Çevremizde baktığımız zaman canlı ve cansız milyonlarca varlık görürüz. Dağlar, denizler, bitkiler, hayvanlar, insanlar, Güneş, Ay ve yıldızlar gözle görebildiğimiz varlıklardandır. Bazı şeyleri ise gözümüz dışındaki duyu organlarımızla algılarız. Örneğin bir çiçeğin kokusunun nasıl olduğunu koklayarak, yemeğin tuzunun bulunup bulunmadığını tadarak, bir cismin sert ya da yumuşak olduğunu dokunarak anlarız.
Evrende, duyu organlarımızla algıladıklarımızın yanı sıra algılayamadığımız varlıklar da bulunur. Melekler, cinler bu tür varlıklardandır. Bizler gözümüzle göremesek de meleklerin ve cinlerin varlığına inanırız. Çünkü kutsal kitabımızda Kur’an’da Yüce Allah(c.c)*, meleklerden ve cinlerden bahsetmiştir. Örneğin bir ayette meleklerle ilgili şöyle buyrulur: “Melekleri de Rab’lerini hamd ile tesbih edip yücelterek Arş’ın etrafını kuşatmış halde görürsün…” Cinler ilgili olarak bir ayette, “Ben cinleri ve insanları ancak bana kulluk etsinler diye yarattım.” buyrulur. Bu ayetten de anlaşılıyor ki Yüce Allah (c.c) insanları olduğu gibi cinleri de kendisine inanıp ibadet etmekle sorumlu kılmıştır.
Toplumda bazı insanlar, cinlerin geleceği bildiği ve gaipten haber verildiği gibi yanlış inançlara sahiptirler.
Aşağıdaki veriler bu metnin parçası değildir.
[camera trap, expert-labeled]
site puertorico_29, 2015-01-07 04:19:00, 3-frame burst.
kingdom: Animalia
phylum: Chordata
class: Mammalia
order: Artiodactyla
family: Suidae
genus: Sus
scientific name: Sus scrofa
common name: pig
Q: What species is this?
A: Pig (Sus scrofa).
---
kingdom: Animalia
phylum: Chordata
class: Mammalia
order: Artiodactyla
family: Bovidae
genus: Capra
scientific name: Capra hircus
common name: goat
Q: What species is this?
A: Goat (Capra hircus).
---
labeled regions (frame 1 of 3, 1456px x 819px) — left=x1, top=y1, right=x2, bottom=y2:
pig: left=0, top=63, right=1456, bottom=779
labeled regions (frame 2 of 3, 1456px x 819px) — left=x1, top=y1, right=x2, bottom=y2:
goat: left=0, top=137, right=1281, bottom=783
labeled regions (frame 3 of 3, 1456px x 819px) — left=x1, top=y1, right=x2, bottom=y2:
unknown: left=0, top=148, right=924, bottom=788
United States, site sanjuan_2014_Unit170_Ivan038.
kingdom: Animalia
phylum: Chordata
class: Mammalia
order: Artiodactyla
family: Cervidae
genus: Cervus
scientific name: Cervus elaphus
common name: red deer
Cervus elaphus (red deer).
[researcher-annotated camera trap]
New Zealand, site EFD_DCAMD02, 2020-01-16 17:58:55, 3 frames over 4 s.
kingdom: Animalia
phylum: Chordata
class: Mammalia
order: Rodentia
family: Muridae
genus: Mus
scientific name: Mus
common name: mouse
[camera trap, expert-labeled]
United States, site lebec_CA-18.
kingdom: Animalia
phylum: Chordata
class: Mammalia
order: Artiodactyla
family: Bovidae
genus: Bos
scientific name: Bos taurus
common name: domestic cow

Oysa bir ayette, ” De ki: Göktekiler ve yerdekiler gaybı bilemezler ancak Allah bilir…” buyrulur. Bizler bunun bilincinde olalım. Cinlerle ilgili batıl inançlardan uzak duralım. Cinlerle iletişim kurduğunu ve onlardan gelecekle ilgili haberler aldığını iddia eden falcı, medyum gibi insanların sözlerine kanmayalım.